Music plays an important role in the novel.

 

A:
 
I had this old tape cassette Walkman then and I used to play a terrific tape of James Levine and Lynn Harrell playing Schubert's "Arpeggione" and Mendelssohn's Sonata For Cello And Piano as I walked around. I decided to make the Mendelssohn piece central to the story, a piece Anna kept rehearsing, working to get it right. Finally, near the end of the novel, she does. I remember walking to the apartment building I'd chosen as David and Anna's, with that music playing, and I was able to time it just right so that when I arrived at the front door, the Mendelssohn would be just at the point at which I wanted David to hear it in the final scene when he came through the door, and, hearing it, to know that Anna had finally conquered the piece. I love that musical motif.

 

Q:
 
 
David Bar-Lev is a great character. Did readers ask you to reprieve him in another book?

 

A:
 
 
They did.
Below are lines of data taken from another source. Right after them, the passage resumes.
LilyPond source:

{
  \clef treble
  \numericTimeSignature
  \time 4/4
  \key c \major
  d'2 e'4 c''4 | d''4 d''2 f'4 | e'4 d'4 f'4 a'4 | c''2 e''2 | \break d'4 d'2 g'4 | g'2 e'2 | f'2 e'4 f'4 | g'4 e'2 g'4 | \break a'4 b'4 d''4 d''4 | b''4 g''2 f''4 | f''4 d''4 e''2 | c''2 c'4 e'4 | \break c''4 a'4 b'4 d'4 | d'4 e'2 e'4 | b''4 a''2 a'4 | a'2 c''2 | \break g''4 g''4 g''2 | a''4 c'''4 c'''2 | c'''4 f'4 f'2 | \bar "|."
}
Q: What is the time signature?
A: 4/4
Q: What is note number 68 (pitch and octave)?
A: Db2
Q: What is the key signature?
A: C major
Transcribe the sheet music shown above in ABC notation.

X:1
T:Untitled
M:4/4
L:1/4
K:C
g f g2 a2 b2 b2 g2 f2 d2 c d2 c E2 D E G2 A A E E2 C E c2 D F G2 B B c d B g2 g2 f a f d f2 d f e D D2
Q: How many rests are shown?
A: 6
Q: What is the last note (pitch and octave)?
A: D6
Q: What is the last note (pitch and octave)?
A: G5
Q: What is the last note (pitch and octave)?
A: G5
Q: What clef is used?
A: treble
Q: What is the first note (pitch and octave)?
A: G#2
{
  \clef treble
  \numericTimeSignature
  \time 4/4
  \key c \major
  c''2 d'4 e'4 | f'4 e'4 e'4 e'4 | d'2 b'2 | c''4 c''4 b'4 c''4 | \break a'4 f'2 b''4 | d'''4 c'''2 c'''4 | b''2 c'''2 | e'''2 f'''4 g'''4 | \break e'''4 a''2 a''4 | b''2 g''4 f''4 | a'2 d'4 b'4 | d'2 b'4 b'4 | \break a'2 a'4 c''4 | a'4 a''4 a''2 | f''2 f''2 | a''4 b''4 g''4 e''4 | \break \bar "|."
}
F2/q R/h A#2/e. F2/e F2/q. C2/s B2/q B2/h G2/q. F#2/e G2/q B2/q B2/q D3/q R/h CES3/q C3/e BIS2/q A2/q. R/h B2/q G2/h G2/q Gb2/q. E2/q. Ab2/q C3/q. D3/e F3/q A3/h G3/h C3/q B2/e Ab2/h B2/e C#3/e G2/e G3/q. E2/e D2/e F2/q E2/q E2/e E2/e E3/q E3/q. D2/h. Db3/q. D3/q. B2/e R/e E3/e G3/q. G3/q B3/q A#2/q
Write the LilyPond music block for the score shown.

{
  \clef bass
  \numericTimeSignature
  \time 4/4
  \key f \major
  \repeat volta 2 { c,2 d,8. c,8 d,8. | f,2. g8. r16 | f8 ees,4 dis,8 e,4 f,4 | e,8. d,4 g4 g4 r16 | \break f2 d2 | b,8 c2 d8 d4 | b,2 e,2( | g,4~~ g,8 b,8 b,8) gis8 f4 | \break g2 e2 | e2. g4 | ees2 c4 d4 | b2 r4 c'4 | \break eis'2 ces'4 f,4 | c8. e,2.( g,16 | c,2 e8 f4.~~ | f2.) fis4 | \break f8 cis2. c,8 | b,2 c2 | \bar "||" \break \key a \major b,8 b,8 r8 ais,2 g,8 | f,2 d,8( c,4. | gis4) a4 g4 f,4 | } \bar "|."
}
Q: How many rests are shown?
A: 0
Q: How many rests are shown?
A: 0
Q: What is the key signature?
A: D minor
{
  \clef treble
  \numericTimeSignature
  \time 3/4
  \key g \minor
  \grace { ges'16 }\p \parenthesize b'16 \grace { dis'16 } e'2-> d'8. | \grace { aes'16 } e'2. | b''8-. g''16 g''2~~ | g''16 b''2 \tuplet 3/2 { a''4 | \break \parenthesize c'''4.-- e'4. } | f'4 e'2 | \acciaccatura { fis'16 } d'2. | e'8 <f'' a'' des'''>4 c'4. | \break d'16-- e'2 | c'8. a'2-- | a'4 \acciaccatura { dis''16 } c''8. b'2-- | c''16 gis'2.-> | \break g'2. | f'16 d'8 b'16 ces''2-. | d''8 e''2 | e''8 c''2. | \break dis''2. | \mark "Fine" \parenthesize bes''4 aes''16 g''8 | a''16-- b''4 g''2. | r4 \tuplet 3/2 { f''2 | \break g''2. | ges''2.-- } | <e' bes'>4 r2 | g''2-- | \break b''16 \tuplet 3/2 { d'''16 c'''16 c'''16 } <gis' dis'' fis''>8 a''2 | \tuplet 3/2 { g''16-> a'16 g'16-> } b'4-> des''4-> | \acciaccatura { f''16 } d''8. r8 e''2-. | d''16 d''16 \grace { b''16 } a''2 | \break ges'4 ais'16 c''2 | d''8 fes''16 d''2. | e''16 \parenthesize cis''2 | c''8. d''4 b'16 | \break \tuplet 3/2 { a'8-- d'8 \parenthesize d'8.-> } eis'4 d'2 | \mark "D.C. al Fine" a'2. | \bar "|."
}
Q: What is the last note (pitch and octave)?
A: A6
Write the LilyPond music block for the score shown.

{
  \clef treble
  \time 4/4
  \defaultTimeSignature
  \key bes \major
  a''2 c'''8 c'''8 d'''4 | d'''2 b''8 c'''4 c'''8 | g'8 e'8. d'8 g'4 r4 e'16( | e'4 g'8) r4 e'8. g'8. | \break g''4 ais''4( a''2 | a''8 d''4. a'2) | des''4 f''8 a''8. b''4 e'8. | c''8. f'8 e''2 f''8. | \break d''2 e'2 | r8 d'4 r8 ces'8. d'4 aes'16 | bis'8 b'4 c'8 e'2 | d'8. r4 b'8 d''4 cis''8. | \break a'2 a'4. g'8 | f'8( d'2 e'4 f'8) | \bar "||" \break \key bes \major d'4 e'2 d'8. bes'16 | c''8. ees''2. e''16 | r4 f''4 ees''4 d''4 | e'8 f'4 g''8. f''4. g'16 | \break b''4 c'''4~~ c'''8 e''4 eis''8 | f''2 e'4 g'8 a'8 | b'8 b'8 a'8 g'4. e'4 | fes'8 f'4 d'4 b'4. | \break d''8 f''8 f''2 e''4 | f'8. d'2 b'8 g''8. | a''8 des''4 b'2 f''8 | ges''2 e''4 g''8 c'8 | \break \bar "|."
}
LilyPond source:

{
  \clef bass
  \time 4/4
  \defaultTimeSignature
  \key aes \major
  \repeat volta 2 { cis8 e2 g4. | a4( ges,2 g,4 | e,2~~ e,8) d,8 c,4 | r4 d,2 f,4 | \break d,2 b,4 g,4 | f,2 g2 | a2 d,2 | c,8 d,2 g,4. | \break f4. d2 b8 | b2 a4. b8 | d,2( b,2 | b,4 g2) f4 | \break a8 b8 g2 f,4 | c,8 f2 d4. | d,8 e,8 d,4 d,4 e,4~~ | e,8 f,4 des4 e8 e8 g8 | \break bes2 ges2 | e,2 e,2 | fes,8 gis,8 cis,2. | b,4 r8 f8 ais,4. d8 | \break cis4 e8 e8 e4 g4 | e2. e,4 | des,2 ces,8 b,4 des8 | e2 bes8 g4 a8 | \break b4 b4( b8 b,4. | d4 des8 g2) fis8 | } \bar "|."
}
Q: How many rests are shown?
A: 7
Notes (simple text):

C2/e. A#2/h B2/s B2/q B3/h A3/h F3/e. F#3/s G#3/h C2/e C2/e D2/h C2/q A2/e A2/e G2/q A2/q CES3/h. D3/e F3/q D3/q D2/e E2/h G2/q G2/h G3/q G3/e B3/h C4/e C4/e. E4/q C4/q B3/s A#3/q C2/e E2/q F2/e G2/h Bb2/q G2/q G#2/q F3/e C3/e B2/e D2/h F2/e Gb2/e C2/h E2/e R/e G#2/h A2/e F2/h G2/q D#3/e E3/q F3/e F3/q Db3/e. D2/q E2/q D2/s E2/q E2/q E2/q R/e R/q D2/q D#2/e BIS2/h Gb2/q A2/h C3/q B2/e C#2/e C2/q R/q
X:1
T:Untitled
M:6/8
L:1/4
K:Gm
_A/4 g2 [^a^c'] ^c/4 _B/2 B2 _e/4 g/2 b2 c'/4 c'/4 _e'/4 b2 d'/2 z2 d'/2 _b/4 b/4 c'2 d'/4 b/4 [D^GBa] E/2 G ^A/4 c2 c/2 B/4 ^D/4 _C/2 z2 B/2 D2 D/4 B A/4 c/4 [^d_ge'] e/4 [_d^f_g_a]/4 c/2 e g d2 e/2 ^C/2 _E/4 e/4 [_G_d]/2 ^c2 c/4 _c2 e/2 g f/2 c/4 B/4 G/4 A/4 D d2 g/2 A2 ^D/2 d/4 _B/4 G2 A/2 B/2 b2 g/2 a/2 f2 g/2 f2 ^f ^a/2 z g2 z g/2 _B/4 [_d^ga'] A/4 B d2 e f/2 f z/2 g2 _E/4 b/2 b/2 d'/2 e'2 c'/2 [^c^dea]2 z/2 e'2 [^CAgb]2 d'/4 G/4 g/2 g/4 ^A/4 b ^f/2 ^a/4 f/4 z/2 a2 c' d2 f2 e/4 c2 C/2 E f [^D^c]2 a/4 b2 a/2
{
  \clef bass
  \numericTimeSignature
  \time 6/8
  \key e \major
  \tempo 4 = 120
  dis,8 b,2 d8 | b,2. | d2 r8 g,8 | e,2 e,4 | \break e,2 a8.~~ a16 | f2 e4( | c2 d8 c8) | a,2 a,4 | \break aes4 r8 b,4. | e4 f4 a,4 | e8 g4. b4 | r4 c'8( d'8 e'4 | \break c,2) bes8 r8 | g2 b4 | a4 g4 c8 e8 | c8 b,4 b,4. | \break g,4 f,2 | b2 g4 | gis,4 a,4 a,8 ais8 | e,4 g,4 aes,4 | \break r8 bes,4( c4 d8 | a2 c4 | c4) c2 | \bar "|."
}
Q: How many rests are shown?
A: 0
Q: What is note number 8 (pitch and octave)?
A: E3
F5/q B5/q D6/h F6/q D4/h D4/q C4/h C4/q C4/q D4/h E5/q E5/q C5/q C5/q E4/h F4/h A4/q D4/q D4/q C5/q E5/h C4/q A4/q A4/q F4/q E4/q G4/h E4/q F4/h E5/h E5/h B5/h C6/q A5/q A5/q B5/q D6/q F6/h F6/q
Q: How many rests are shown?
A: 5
But I have a prejudice against series characters, at least in my own work. There’re only two cases where I used a character in more than one book: NYPD Frank Janek, and San Francisco-based photographer Kay Farrow. Even so I was tempted to employ David again. I got an idea for a novel that would be titled “The Street Called Straight,” which is the actual name of a famous street in Damascus, Syria, alleged to be the oldest street in the world. The idea was that David would meet his Syrian counterpart at a crime-solving conference in Switzerland, and although their two nations were technically at war, they would get talking and realize there was a serial killer (the same guy, a foreigner) at work in both countries. So they agree to work together, David in Jerusalem and the Syrian detective in Damascus. My plan was that they would solve the murders together, and the climax would take place on The Street Called Straight, which would mean that David would have to go to Damascus, quite a daring proposition. I went to Damascus to do research, but I can’t get past the political problems. Both Israeli cops and Syrian cops told me that such a collaboration could never take place. The Syrians were very clear that the only way an Israeli official could enter Syria would be under a false identity, and that then if he were caught he’d almost certainly be hung as a spy. So as much as I liked my concept, I realized that it was too great a stretch, and that no one in either country would believe it.

 

Q:
 
 
David's father, Avraham Bar-Lev, is a retired psychoanalyst who in his retirement is studying Kabbala. You seem to have a number of psychoanalyst characters in your books.

 

A:
 
I'm fascinated by that profession and the people who practice it. To put it another way, I'm interested in writing about psychoanalysts who, though they may be superb therapists, have deeply troubled personal lives. Avraham is such a character, and his and David's relationship is quite tormented.

 

Q:
 
How would you sum up "Pattern Crimes"?

 

A:
 
I'd say that first and foremost it's a detective story. In fact, while I was working on it I made up a little sign and tacked it above my desk: "Never Forget You're Writing A Detective Story." But even so I feel it's a multi-layered book: part murder story and part political thriller, a novel about Israeli life during the very specific period when I was writing, a novel of a great city at a very stressful time in its history, and a novel too about art and music. Because of all this interweaving I view it as one of my best novels, one of which I am still very proud. I set out to use a strong detective story plot to explore a lot of things that interested me. It's up to readers to decide whether I brought the project off.